COPS and HPDC Best Paper Awards

The paper I presented at the COPS 2008 Workshop, “Social VPNs: Integrating Overlay and Social Networks for Seamless P2P Networking” won the workshop’s best paper award. This was joint work with Renato Figueiredo, Pierre St. Juste, and David Wolinsky.

The SocialVPN project uses social networking to build P2P VPNs. It makes it trivial to communicate, play games, share music, etc. with anyone in your social network with any IP-compatible software. You can find the slides here. Below, you will see a photo of me giving the talk:

Giving the SocialVPN Talk

In addition, a related work: “Improving Peer Connectivity in Wide-area Overlays of Virtual Workstations” by Arijit Ganguly, David Wolinsky, and Renato Figueiredo. and myself was presented at HPDC 2008 by Arijit Ganguly. This work also won the best paper award.

Congratulations to my co-authors!

Why Spam Filters Suck

I was asked by Brendan I. Koerner why spam filters suck. An excerpt from my answer appears in this month’s Wired magazine.

One thing they didn’t mention which I think bears repeating is why spam filtering is so hard. Here is what I said:

Spam filtering is an adversarial problem. You want your email spam free, but
spammers want you to read their messages. Most technological problems don’t
have this aspect. The spam problem is more similar to automated crime
fighting than building a better search engine, for instance. As text spam
filters have increased in accuracy we’ve seen spammers move to image (jpg and
gif) and pdf based spam.
########
_Directions_
Reproduce the blog post above on the paper awards and spam filtering, word for word from beginning to end.

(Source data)
########
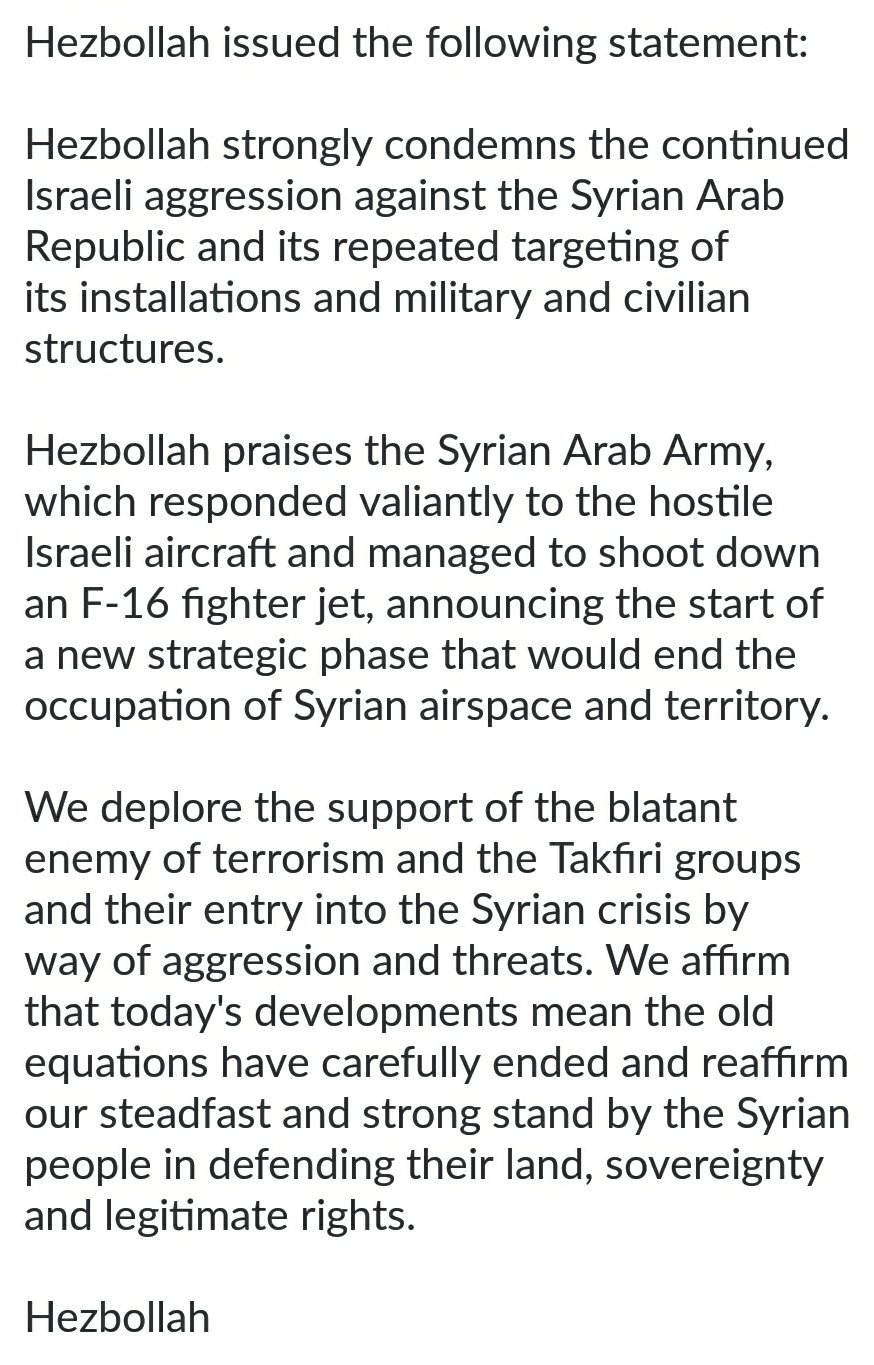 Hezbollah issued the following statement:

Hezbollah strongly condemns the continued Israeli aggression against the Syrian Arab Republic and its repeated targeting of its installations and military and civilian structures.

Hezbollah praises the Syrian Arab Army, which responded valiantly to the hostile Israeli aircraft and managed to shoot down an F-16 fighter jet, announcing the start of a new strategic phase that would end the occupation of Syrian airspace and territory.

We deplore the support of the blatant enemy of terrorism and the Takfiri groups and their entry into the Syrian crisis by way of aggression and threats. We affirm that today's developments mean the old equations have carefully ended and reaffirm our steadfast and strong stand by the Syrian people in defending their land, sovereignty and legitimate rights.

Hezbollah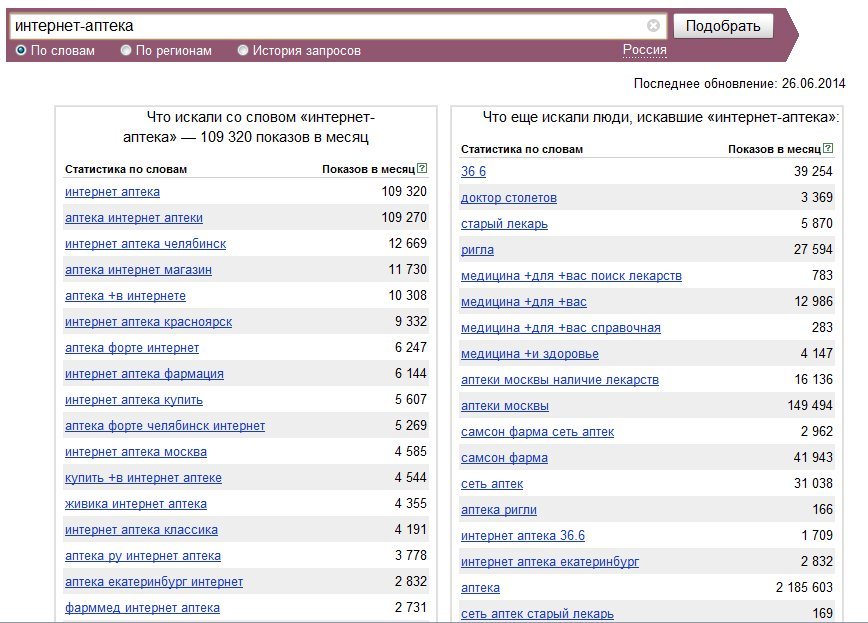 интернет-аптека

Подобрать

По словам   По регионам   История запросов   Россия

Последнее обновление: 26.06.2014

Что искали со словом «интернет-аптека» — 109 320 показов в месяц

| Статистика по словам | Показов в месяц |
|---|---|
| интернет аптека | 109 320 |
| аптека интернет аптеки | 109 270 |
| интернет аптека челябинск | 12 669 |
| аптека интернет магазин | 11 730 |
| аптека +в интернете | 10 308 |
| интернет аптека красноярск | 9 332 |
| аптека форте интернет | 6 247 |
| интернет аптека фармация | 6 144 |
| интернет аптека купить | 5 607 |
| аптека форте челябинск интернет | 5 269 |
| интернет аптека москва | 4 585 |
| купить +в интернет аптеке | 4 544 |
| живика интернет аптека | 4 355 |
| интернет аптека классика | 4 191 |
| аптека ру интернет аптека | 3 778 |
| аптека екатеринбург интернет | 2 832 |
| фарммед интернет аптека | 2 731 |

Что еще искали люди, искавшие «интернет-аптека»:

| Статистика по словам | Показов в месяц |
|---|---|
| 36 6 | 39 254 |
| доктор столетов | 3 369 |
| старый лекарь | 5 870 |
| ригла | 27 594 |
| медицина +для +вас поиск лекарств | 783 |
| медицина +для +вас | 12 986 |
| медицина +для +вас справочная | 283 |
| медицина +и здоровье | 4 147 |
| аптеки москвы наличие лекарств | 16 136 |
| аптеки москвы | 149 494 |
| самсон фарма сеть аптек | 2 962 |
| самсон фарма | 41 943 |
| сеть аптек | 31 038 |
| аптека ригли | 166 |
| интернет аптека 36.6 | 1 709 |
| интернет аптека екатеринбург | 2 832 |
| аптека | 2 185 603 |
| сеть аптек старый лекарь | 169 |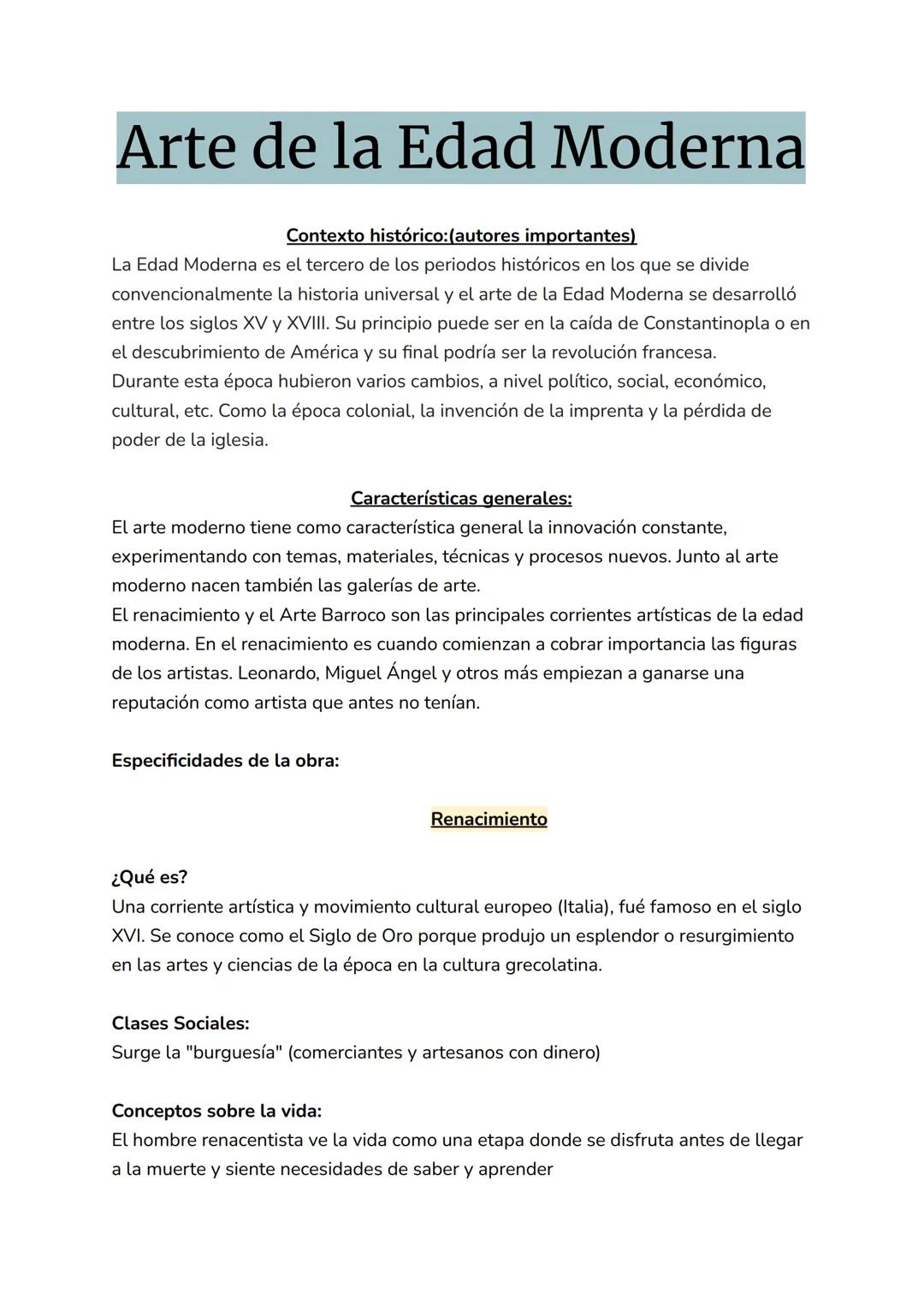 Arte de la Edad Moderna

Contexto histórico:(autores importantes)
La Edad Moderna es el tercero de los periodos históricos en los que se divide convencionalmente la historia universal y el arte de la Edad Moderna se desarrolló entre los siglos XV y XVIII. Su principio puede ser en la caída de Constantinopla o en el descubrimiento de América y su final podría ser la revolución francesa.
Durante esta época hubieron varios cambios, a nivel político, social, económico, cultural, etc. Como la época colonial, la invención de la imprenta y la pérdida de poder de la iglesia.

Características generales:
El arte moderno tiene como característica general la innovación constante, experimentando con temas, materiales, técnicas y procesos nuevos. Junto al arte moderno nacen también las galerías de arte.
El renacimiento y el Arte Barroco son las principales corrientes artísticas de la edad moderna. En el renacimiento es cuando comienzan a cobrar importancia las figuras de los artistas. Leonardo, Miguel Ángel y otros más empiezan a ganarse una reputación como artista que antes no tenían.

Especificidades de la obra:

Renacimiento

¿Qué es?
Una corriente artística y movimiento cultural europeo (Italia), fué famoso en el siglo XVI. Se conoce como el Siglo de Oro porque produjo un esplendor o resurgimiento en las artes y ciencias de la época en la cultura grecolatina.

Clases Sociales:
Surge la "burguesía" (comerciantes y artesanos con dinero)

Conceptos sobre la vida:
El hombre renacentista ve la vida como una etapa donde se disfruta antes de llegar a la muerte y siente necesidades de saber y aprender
########
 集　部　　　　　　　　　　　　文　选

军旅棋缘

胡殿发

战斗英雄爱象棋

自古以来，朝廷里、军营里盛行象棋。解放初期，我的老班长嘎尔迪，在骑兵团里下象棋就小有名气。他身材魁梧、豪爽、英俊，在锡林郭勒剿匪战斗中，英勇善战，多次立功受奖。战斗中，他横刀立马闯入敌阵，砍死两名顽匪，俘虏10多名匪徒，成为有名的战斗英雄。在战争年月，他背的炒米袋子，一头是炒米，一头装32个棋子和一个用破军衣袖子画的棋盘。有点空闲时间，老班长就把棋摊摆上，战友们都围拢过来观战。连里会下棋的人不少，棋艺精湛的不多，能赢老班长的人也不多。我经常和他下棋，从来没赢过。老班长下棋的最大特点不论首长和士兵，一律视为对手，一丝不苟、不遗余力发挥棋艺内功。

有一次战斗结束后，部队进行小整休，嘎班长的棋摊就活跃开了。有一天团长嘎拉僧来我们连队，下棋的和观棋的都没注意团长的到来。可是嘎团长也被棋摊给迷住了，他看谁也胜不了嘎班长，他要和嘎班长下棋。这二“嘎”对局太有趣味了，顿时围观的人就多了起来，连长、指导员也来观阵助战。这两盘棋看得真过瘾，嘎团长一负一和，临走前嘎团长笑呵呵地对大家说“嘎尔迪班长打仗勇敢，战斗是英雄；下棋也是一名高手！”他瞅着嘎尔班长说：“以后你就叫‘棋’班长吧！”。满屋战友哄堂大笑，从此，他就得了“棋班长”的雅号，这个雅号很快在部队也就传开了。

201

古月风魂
########
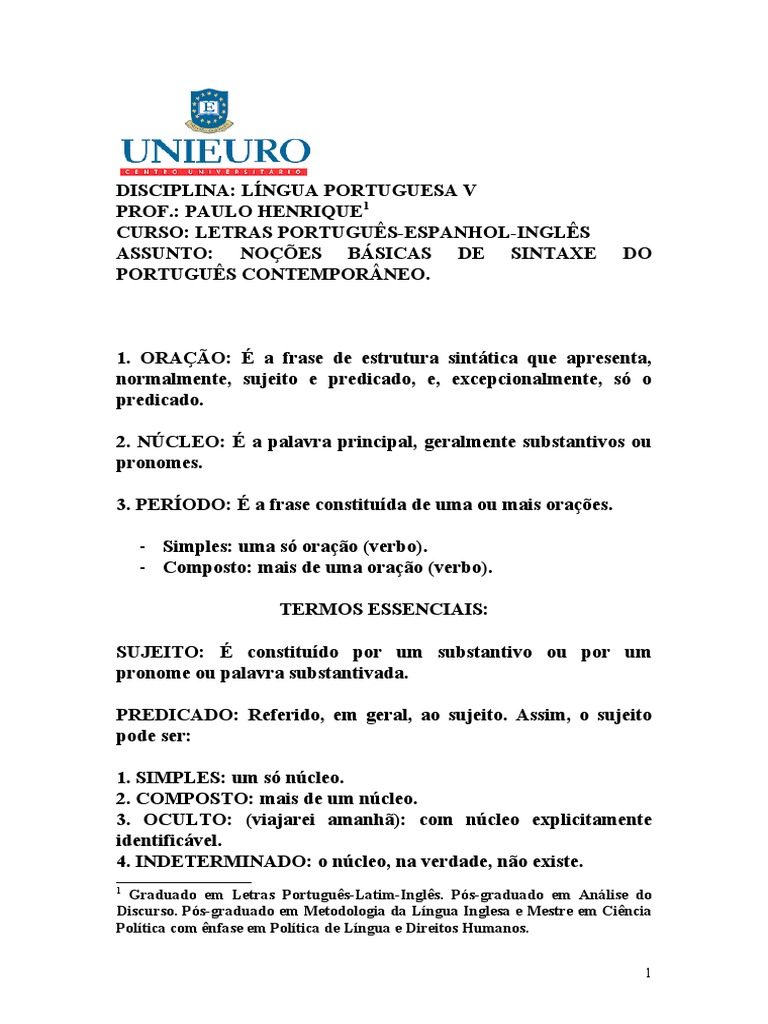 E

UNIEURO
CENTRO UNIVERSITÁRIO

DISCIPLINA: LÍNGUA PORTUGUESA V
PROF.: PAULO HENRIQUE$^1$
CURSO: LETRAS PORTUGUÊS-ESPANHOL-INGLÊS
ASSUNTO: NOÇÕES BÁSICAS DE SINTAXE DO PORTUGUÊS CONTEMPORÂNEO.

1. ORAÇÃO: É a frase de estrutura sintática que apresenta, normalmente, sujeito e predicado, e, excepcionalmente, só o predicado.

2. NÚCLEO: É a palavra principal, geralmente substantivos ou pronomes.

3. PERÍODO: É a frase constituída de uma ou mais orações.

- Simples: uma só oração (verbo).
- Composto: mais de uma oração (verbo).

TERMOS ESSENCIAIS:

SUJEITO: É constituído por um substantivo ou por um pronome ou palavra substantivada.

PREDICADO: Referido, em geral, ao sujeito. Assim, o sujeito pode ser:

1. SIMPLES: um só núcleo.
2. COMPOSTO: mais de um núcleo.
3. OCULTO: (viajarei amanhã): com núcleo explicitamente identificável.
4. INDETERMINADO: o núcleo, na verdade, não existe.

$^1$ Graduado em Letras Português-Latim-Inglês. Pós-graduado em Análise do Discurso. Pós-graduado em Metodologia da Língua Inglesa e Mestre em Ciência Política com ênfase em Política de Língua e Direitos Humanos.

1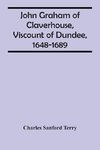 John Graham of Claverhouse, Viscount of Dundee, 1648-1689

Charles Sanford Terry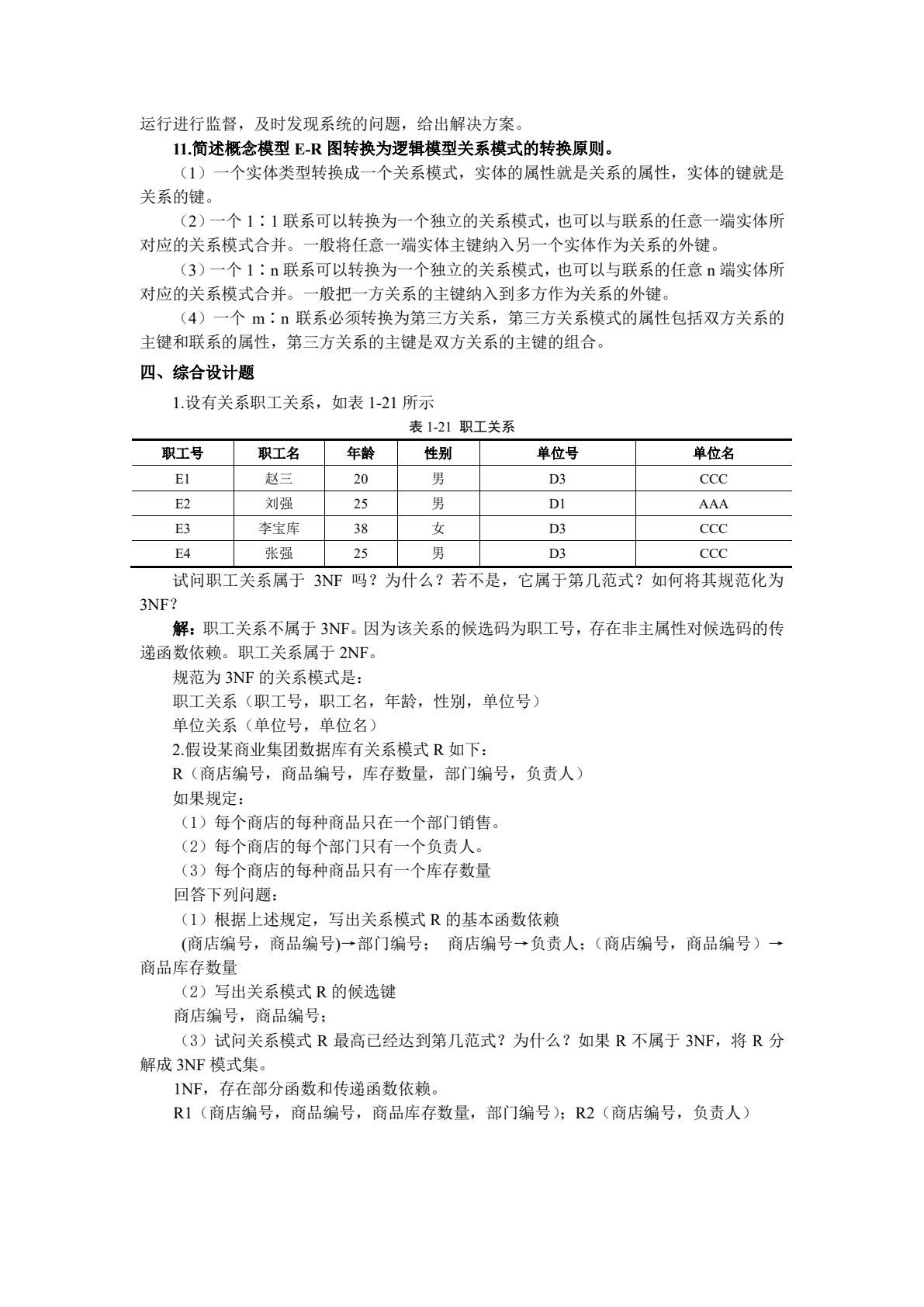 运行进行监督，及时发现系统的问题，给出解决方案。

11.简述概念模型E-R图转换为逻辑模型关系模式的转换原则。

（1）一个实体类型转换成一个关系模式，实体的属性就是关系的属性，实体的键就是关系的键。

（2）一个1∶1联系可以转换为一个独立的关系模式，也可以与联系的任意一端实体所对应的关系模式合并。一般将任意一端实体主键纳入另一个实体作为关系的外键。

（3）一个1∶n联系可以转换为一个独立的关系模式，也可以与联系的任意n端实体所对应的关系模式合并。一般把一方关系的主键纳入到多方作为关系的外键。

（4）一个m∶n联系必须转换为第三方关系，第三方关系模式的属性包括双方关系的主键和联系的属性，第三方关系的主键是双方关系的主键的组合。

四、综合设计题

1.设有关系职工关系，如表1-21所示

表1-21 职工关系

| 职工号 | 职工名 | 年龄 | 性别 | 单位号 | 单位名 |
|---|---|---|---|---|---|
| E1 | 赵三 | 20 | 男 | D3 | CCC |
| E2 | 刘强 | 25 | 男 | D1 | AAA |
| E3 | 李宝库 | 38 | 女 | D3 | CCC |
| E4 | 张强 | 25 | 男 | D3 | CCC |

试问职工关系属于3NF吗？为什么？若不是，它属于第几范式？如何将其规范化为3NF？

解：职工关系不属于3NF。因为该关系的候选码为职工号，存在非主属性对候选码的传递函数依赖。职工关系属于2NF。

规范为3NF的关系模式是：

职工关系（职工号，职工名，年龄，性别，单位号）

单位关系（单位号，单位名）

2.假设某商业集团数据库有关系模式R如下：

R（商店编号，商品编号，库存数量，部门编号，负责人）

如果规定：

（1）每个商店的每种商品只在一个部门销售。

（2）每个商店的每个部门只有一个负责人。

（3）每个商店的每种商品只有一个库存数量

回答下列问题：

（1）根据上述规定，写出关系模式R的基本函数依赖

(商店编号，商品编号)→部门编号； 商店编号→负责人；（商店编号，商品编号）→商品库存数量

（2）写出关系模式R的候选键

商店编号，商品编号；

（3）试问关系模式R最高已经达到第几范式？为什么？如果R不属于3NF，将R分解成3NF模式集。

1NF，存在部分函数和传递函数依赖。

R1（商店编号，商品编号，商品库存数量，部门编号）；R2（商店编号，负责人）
########
_Task solution_
COPS and HPDC Best Paper Awards

The paper I presented at the COPS 2008 Workshop, “Social VPNs: Integrating Overlay and Social Networks for Seamless P2P Networking” won the workshop’s best paper award. This was joint work with Renato Figueiredo, Pierre St. Juste, and David Wolinsky.

The SocialVPN project uses social networking to build P2P VPNs. It makes it trivial to communicate, play games, share music, etc. with anyone in your social network with any IP-compatible software. You can find the slides here. Below, you will see a photo of me giving the talk:

Giving the SocialVPN Talk

In addition, a related work: “Improving Peer Connectivity in Wide-area Overlays of Virtual Workstations” by Arijit Ganguly, David Wolinsky, and Renato Figueiredo. and myself was presented at HPDC 2008 by Arijit Ganguly. This work also won the best paper award.

Congratulations to my co-authors!

Why Spam Filters Suck

I was asked by Brendan I. Koerner why spam filters suck. An excerpt from my answer appears in this month’s Wired magazine.

One thing they didn’t mention which I think bears repeating is why spam filtering is so hard. Here is what I said:

Spam filtering is an adversarial problem. You want your email spam free, but
spammers want you to read their messages. Most technological problems don’t
have this aspect. The spam problem is more similar to automated crime
fighting than building a better search engine, for instance. As text spam
filters have increased in accuracy we’ve seen spammers move to image (jpg and
gif) and pdf based spam.